### Request
Which lines in the rows below contain the string "rooftop"? Return each such line in full, matching case exactly.

[Rows of spatial reasoning questions]
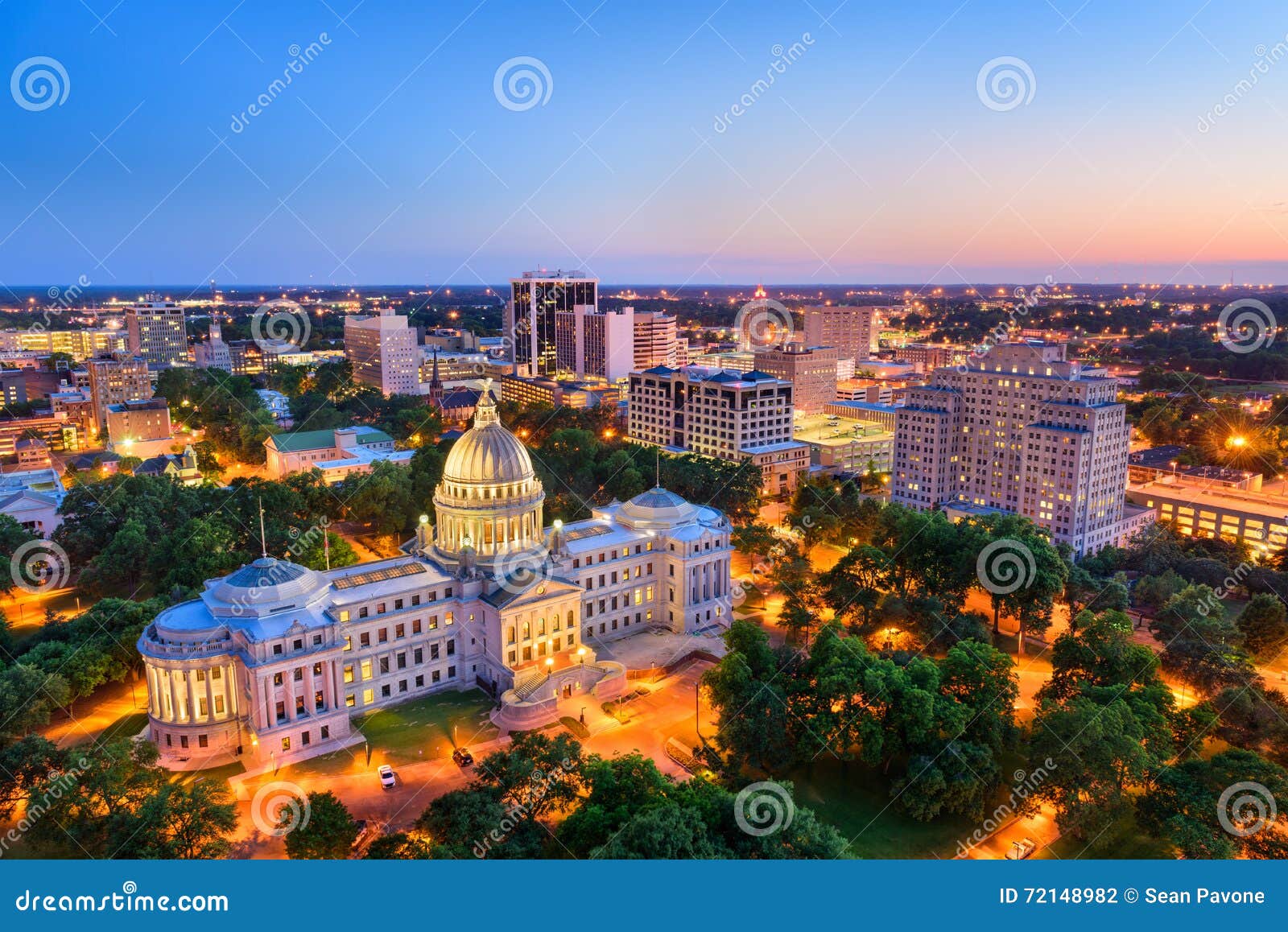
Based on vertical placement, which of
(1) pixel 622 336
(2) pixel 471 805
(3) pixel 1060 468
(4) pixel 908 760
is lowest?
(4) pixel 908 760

--

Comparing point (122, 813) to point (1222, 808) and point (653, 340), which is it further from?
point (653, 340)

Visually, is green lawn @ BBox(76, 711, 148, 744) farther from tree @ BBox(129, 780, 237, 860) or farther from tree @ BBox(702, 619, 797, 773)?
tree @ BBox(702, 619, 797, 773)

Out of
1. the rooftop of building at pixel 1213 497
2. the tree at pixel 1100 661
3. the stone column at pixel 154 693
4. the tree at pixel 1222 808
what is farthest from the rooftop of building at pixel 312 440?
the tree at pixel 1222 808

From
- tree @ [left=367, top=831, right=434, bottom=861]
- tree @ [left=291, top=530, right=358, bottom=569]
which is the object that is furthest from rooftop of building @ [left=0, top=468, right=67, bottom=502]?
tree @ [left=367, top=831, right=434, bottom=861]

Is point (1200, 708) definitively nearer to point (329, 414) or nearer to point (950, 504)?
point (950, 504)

### Solution to this problem
1. the rooftop of building at pixel 1213 497
what is farthest from the rooftop of building at pixel 312 440?
which is the object that is furthest from rooftop of building @ [left=0, top=468, right=67, bottom=502]?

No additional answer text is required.